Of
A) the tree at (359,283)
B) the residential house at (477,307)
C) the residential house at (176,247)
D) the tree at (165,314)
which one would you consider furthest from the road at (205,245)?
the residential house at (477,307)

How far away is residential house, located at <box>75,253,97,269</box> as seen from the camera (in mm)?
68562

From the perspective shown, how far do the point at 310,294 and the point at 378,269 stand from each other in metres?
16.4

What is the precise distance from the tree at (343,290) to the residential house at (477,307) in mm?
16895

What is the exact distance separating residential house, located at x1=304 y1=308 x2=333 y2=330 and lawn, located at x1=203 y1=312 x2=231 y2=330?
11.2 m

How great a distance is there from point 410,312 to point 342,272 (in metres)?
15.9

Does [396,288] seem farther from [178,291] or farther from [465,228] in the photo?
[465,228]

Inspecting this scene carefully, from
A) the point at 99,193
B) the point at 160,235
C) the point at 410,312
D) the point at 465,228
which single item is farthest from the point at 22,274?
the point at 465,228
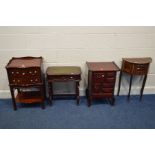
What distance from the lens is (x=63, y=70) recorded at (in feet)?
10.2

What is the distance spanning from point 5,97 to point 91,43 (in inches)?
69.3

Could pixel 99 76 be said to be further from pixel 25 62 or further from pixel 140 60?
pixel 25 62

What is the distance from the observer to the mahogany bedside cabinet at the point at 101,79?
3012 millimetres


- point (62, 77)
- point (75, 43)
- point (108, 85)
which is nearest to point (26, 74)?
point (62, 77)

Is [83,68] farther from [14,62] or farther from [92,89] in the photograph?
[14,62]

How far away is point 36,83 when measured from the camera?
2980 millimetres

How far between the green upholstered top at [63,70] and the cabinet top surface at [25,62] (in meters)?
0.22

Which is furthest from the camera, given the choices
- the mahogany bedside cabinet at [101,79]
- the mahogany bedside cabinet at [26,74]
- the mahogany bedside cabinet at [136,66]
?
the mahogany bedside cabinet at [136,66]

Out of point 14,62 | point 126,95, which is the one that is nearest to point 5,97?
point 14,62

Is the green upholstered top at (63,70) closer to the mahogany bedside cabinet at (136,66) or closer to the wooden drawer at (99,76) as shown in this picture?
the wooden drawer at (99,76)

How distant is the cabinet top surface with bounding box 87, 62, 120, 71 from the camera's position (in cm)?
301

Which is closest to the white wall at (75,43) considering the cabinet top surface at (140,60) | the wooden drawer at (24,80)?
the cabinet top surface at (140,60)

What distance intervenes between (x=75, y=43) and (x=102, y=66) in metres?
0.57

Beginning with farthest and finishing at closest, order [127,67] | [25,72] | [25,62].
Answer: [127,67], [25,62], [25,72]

--

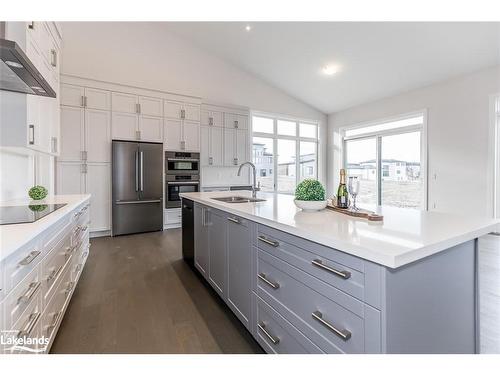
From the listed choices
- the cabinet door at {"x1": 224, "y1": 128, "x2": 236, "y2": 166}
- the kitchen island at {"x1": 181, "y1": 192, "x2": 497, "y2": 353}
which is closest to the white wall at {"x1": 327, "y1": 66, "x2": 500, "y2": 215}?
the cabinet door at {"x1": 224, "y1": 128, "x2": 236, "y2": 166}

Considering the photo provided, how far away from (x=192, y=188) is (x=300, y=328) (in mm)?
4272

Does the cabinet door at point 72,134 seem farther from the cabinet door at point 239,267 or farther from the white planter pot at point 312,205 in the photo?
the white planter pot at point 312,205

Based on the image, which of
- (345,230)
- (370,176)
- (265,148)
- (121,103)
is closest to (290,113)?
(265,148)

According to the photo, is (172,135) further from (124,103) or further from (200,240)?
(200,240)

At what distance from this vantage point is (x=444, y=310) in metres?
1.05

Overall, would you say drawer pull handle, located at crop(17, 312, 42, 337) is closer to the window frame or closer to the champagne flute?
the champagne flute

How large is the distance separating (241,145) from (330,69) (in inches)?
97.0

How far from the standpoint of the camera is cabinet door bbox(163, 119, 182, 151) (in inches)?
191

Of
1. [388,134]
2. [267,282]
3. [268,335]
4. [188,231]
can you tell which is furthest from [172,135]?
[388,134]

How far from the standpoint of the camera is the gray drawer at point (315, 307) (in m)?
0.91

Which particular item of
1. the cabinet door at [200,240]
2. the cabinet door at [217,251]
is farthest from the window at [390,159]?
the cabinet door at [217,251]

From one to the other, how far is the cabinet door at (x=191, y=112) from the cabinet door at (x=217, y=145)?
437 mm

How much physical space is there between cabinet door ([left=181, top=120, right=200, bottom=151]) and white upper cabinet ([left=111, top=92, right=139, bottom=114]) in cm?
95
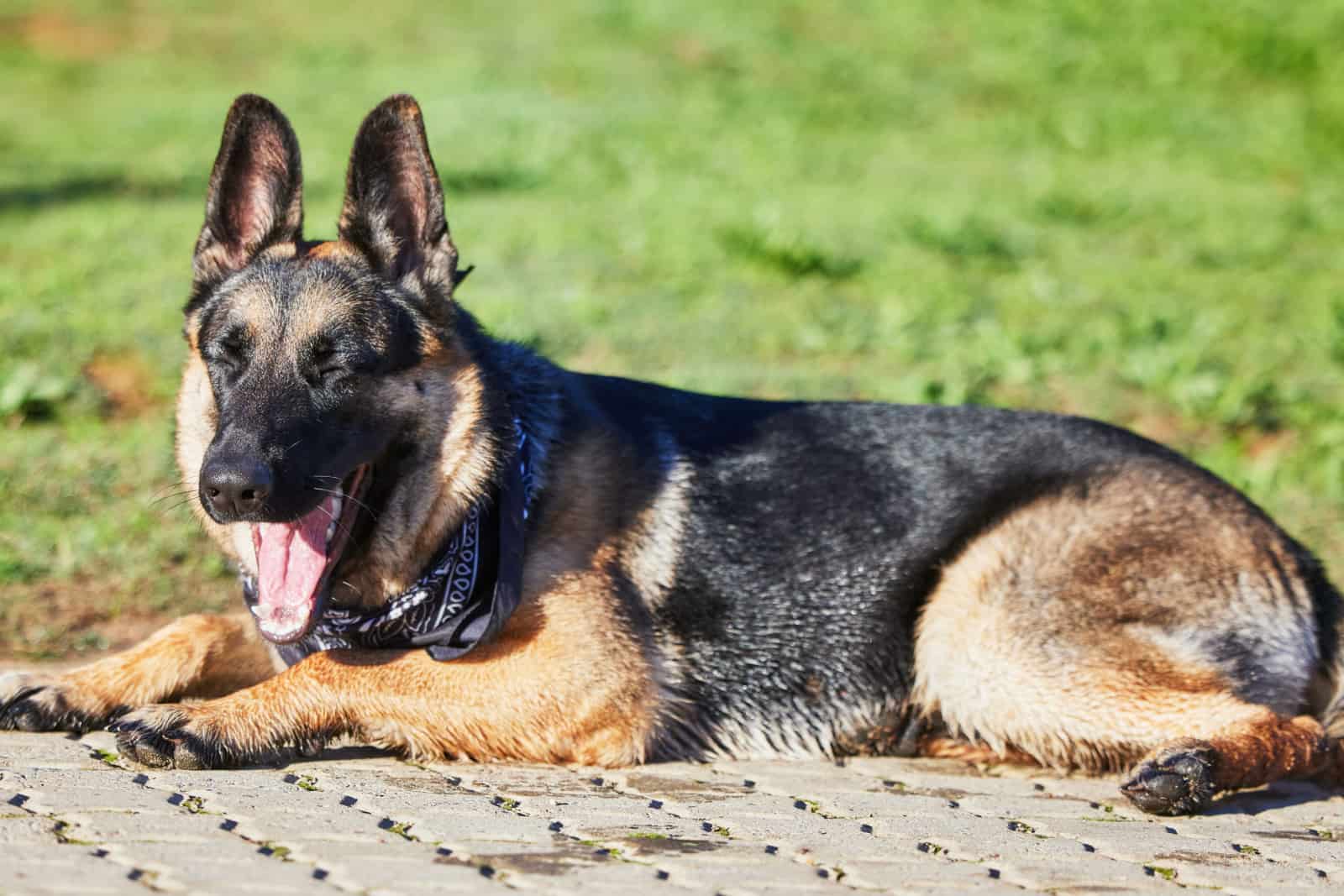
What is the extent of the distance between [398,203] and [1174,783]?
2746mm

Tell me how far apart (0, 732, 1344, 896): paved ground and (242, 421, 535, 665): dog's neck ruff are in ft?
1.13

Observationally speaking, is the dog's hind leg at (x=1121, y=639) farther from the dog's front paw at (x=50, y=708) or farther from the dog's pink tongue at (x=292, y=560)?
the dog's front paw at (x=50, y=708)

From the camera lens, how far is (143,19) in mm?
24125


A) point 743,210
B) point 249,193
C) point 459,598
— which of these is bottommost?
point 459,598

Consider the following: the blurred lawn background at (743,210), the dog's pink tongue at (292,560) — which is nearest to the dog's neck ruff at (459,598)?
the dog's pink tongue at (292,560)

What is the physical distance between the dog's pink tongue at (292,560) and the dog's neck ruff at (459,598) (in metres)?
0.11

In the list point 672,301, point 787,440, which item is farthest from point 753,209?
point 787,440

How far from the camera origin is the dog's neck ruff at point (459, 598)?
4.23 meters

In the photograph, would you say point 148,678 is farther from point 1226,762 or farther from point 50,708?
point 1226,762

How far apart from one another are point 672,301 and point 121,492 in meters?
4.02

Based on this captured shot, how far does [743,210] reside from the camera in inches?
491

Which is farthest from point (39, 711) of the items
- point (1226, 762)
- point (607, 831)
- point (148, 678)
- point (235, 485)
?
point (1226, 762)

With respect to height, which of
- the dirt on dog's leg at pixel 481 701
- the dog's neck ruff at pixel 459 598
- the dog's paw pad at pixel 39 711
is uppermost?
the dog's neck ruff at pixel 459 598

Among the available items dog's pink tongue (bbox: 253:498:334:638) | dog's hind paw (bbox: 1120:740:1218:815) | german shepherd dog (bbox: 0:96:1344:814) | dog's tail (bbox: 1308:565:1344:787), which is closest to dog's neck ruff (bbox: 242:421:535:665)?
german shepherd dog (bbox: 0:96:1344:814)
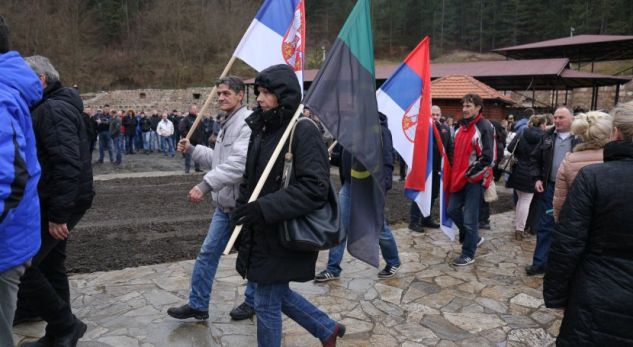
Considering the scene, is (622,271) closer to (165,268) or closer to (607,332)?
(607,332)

--

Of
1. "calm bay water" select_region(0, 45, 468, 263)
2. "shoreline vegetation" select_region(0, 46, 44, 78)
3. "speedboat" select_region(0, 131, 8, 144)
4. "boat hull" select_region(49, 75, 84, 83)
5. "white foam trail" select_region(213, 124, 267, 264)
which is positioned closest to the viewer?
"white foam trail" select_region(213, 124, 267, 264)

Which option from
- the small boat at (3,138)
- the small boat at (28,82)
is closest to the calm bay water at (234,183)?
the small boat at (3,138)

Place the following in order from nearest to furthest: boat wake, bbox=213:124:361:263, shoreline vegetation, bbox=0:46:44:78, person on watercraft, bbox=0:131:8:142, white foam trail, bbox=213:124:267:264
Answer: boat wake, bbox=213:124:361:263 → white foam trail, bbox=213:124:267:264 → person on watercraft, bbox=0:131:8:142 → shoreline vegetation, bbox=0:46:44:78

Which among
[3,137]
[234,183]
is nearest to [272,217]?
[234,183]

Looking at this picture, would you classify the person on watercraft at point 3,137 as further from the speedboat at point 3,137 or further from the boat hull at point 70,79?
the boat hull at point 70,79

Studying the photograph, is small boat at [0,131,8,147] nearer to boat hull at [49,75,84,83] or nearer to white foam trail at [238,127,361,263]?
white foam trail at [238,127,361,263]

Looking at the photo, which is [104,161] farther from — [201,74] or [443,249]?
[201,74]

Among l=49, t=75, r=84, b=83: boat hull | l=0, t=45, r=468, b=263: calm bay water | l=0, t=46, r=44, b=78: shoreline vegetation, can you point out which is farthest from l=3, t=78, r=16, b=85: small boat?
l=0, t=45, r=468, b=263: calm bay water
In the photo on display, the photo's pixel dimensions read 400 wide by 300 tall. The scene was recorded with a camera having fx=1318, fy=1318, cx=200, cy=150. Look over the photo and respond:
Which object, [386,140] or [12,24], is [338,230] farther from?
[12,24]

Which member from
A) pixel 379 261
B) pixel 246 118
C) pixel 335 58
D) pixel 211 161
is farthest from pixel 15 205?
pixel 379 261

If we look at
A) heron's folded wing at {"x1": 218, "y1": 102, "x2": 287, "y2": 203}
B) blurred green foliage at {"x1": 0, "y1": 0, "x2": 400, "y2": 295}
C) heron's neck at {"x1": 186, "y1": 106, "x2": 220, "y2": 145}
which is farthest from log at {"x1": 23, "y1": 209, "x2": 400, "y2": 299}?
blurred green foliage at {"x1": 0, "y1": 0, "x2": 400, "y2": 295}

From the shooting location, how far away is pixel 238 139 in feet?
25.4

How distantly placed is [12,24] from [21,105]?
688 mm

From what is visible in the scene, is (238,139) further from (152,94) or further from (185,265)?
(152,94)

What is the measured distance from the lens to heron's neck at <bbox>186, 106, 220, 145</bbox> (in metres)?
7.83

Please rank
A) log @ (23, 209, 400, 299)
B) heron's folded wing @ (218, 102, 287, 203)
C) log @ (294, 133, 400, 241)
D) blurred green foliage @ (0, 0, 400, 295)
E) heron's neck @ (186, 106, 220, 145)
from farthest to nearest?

• _EXERCISE TASK_: Rewrite the stretch from "From what is" through "from farthest to nearest?", putting "heron's head" wherever "heron's neck" appears and leaving everything else unchanged.

• _RESULT OF THE TASK_:
From what is visible in the scene, is (238,139) further from (152,94) or further from (185,265)?
(152,94)

What is the measured distance from the lens to heron's head at <bbox>186, 106, 220, 145</bbox> (in metres)?
7.83

Please rank
A) log @ (23, 209, 400, 299)
B) heron's folded wing @ (218, 102, 287, 203)
C) log @ (294, 133, 400, 241)
D) blurred green foliage @ (0, 0, 400, 295)
E) heron's head @ (186, 106, 220, 145)
from farthest to nearest?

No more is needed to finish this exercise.